Но я замерла в неподдельном ужасе, осознав, куда так рьяно рвется моя душа. Неуверенный взгляд скользнул в окно, и сердце забилось чаще. Была глубокая ночь. До восхода солнца у меня еще есть достаточно времени. Чего я жду?
Рывком соскочив с кровати, я заскулила от резкой боли от осколков, которые глубже впились в кожу. Чтобы вытащить их мне потребовалось около получаса, я злилась и ругалась, плакала и кусала губы от боли, но все равно упрямо не отрекалась от задуманного. Каждая секунда была на счету. Я должна была быть там, я знала куда ехать.

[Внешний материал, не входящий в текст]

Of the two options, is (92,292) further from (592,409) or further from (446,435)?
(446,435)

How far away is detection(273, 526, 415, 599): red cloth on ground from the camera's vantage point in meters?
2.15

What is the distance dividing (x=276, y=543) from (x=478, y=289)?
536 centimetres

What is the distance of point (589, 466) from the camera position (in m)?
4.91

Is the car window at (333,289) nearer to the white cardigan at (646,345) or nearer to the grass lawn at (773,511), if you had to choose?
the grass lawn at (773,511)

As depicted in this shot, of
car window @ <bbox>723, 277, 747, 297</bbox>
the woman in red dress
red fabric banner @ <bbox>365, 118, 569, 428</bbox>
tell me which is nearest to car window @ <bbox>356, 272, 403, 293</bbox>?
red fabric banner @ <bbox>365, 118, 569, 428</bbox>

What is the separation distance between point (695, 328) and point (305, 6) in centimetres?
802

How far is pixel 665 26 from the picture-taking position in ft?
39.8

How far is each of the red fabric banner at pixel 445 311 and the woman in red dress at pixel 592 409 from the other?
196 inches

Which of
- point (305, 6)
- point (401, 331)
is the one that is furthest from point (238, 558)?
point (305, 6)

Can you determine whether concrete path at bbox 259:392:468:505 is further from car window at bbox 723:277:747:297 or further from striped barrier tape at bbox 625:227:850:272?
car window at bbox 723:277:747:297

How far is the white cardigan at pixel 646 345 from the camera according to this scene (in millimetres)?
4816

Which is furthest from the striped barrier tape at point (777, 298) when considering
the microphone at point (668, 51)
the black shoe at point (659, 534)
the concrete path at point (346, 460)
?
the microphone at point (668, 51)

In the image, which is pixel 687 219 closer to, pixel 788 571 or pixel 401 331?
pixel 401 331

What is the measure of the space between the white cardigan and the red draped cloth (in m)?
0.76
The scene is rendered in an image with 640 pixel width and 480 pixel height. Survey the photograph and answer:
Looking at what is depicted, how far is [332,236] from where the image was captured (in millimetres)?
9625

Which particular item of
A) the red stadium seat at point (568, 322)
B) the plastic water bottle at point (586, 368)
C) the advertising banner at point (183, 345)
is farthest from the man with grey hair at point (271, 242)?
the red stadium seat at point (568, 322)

Кое-что ждало меня там,
в доме у озера.
Единственный в округе, за двадцать миль от главного шоссе. Я сразу поняла, куда мне нужно ехать, когда Маяковски назвал мне адрес и описал местность, прежде чем я ушла. Давно, еще до развода отца с матерью, мы приезжали на озеро, о котором говорил Ричард. Я видела дом, о котором он говорил, с другого берега, тогда у него был другой хозяин. То был странный старикан, который выходил к самой воде и наблюдал за нами, пока мать не начинала беспокоиться из-за него и мы уезжали.
Холодный ветер только подгонял, заставлял скорее убраться из собственного дома. Он врывался через открытые окна, обжигал лицо и шею, но я не пряталась, наоборот, отвлекаясь от дороги, только больше поддавалась на его жалящие ласки. Я спешила, осознавая: это мои последние часы на свободе. Если не сегодня, не сейчас, то никогда больше. Рассеянный взгляд скользил от мелькающих мимо знаков, к деревьям, которые сливались в единую, серую от снега и ночи, полосу, которая тянулась по левой стороне. Свет ярких фар, изредка проезжающих мимо, фур, ослепляли, оставляя после себя размытые яркие блики в глазах. Дорога оказалась слишком хорошо мне знакома, я перестала думать о том, как бы не пропустить поворот, я следовала за образами, всплывающими из глубины воспоминаний, не обратив внимания, куда ведут меня сияющая после теплого дождичка листья и живой, теплый, как этот день, возникший вокруг меня в полубреду, смех мамы. Лучшие времена моей жизни растаяли, как только я увидела дом на другой стороне озеро. Я ошиблась, может одним поворотом, может двумя. Лед толстый, зима выдалась морозной, а дни и ночи были такие холодные, каких долго не видели в этих краях. Он точно не проломится подо мной.